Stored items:
╭──
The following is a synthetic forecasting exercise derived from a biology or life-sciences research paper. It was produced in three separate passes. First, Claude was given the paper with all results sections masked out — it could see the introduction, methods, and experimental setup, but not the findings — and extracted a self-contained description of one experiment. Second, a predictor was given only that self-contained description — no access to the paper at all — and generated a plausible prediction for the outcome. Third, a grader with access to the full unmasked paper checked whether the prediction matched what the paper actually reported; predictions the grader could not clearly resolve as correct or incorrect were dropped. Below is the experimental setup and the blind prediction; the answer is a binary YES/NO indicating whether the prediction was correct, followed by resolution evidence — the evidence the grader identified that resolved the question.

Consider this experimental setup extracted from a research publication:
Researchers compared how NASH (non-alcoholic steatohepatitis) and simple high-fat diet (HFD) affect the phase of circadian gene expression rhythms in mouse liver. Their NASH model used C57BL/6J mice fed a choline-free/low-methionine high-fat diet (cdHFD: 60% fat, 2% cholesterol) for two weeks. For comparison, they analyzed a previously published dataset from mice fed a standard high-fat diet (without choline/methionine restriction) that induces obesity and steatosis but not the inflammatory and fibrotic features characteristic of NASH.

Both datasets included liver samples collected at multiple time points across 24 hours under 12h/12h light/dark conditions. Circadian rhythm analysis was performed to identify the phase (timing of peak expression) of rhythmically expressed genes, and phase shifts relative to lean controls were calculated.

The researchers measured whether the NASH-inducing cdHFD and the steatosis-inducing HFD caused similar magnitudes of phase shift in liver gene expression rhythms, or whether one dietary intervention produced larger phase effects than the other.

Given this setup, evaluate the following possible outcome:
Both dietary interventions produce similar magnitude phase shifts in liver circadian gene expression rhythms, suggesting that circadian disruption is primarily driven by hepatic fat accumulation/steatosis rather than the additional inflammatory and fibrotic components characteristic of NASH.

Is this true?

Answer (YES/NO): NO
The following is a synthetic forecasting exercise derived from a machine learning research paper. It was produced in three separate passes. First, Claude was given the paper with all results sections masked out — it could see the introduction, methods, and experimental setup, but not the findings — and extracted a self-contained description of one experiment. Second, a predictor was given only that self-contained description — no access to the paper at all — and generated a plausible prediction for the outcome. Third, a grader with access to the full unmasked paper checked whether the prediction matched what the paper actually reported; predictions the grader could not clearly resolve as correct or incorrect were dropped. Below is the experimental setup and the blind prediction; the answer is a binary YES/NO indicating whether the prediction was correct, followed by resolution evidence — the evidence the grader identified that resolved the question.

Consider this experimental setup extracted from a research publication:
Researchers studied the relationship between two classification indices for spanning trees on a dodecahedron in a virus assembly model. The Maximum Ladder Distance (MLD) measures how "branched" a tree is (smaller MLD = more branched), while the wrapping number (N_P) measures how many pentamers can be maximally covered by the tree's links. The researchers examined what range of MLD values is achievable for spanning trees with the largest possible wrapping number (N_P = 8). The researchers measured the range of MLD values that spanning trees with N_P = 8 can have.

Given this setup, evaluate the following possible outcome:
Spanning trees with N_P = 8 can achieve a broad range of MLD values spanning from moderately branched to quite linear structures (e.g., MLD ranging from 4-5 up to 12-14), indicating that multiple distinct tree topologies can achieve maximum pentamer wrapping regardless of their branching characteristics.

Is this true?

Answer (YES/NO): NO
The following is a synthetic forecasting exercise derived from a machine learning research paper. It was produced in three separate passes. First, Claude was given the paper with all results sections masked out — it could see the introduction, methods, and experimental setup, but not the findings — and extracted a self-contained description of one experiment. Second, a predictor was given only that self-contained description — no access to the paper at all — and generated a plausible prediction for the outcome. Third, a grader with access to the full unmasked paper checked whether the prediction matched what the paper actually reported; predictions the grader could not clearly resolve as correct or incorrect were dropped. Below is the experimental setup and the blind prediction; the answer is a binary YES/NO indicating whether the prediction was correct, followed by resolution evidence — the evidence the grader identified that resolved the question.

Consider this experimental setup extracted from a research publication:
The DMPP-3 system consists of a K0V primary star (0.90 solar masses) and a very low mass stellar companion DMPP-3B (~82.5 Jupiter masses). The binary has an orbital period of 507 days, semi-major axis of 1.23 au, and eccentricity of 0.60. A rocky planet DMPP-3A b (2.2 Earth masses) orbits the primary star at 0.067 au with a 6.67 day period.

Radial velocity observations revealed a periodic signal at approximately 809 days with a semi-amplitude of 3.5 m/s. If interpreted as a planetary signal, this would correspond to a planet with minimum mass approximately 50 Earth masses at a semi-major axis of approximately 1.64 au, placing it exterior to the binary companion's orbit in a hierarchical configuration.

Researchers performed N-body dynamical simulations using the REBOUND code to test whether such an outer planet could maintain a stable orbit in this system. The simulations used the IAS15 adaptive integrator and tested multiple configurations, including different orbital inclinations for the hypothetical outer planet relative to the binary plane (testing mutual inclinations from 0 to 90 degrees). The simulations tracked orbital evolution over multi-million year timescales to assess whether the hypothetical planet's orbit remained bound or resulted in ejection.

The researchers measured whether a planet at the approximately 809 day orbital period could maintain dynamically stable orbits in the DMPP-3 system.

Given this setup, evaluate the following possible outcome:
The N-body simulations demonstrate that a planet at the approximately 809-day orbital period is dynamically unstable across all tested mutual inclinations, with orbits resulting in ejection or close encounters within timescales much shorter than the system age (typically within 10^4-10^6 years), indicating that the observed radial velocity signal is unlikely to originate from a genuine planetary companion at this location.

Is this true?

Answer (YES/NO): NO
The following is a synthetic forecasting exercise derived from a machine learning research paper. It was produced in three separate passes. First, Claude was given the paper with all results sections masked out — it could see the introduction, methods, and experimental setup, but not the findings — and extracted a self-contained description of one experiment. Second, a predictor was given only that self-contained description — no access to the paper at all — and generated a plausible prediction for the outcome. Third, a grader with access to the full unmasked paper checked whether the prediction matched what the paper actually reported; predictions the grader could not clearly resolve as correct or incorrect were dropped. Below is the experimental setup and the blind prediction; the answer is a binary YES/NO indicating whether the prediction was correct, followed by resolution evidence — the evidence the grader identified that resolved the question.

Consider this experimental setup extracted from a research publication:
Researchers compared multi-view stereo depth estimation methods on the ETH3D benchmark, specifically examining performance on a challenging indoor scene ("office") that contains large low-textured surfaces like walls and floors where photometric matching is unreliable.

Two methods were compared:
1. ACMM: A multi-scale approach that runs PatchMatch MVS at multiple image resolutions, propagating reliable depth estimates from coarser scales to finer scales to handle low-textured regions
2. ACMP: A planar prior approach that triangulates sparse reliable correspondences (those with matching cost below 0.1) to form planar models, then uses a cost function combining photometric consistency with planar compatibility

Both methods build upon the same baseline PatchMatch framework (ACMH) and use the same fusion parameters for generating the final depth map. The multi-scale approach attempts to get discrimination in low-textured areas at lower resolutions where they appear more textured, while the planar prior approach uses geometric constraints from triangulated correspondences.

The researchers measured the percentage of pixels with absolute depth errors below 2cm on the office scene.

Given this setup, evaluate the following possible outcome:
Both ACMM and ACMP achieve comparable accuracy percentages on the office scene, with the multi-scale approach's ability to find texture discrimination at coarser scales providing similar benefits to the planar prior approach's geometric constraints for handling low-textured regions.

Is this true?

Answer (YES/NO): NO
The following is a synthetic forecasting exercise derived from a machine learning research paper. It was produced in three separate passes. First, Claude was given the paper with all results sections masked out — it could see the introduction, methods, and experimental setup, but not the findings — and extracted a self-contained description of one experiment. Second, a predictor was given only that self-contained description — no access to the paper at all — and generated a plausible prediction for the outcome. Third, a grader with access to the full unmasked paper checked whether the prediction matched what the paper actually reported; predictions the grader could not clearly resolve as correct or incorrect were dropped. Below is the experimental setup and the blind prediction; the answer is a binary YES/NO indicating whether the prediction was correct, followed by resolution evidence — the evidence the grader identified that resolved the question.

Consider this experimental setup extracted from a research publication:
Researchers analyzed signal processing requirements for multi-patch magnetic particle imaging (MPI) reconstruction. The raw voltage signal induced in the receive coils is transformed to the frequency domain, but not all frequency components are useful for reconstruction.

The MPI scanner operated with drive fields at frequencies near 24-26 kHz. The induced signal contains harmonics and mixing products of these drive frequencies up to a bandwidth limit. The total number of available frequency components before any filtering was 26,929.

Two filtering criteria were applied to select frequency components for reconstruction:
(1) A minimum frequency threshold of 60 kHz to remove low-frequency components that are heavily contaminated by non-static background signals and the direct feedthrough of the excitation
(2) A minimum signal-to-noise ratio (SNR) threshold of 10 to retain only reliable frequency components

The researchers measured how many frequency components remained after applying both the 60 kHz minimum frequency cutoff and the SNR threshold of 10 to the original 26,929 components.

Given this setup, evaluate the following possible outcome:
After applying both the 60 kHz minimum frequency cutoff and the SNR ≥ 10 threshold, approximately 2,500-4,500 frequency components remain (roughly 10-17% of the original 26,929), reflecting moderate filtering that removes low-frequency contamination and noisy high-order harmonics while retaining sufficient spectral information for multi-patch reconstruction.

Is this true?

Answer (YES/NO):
╰──
What is required: Scan the entries above, and wherever a line holds the string "DMPP", copy it.

Exercise solution:
The DMPP-3 system consists of a K0V primary star (0.90 solar masses) and a very low mass stellar companion DMPP-3B (~82.5 Jupiter masses). The binary has an orbital period of 507 days, semi-major axis of 1.23 au, and eccentricity of 0.60. A rocky planet DMPP-3A b (2.2 Earth masses) orbits the primary star at 0.067 au with a 6.67 day period.
The researchers measured whether a planet at the approximately 809 day orbital period could maintain dynamically stable orbits in the DMPP-3 system.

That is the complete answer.